電撃フリントGO!GO作戦(1966年製作の映画)
3.5
地球の気象を操り世界征服を企む組織「ギャラクシー」。彼らの野望を阻むため、国際連帯秘密諜報機構「Z.O.W.I.E.」は伝説のスパイ、デレク・フリントを差し向ける・・。

当時流行し氾濫していたであろう「007」をはじめとするスパイアクションものの中の一作。といってもガチガチにハードなわけでもパロディに満ちているわけでもない。それなりに格好がよくガジェット類も見栄えがよく(82+1種類の機能を持つライターや耳に残る着信音のホットラインが印象的)、ジェリー・ゴールドスミスの流麗かつヒップな音楽はとても心地が良い。しかしどうにも全体的に「ユルい」部分が良くも悪くも目立つ。
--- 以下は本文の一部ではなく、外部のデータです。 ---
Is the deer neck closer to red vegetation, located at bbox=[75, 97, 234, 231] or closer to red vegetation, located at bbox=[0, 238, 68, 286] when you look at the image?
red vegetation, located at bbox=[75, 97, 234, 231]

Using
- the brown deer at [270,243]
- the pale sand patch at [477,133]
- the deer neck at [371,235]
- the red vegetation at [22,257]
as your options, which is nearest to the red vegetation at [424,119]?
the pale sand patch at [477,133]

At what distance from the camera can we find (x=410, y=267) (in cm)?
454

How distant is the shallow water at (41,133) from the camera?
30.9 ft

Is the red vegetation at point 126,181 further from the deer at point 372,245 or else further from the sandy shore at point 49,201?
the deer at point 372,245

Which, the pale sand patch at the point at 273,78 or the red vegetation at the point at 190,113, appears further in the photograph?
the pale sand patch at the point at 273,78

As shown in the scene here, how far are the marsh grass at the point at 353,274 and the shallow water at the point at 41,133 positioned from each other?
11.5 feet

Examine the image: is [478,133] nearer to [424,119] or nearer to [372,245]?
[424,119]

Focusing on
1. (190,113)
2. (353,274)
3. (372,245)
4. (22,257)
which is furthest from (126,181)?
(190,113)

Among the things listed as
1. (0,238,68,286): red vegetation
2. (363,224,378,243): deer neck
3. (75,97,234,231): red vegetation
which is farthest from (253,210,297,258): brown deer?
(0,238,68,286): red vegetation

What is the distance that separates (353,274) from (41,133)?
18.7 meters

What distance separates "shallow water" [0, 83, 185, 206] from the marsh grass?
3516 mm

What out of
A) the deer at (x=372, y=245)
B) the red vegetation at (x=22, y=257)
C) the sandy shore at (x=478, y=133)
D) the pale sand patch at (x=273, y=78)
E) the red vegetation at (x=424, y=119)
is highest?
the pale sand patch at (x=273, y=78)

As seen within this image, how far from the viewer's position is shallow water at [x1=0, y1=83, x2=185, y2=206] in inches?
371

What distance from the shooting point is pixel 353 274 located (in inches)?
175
ジェームズ・コバーン演じる主人公フリント。妙な型の武術の達人で自ら心臓の動きを止めるという荒業の持ち主で、銃も持たずに敵陣に乗り込んで万事ことを進めてゆく。フリントのキャラ自体は魅力的だが、対する敵組織ギャラクシーの迎撃態勢がいかんせん貧弱だ。差し向けられる殺し屋などはとにかく、ギャラクシー本部での攻防がとかくのんびりしている。敵ボスの3人の科学者も全く画面に映えず、窮地になると「降参しよう」とオロオロするばかり。全編を通して緊迫感に乏しく、また“本家”007のようなウィットやユーモアに富んでいるわけでもない。
ただそういった点をことさらマイナスに捉えるのではなく、その「ルーズさ」「都合の良さ」を気軽に楽しむのが今作の正しい?鑑賞法ではないだろうか。

それでも物語が進むにつれ、徐々に「アメリカ的大味さ」が顔を覗かせてくるあたりがどうにもいけない。特にラスト、「基地大爆発」からの「キャスト大笑い」で締めくくるあたりは、いかにもアメリカ人的率直さというか、情緒のない“頭の悪さ”に溢れている。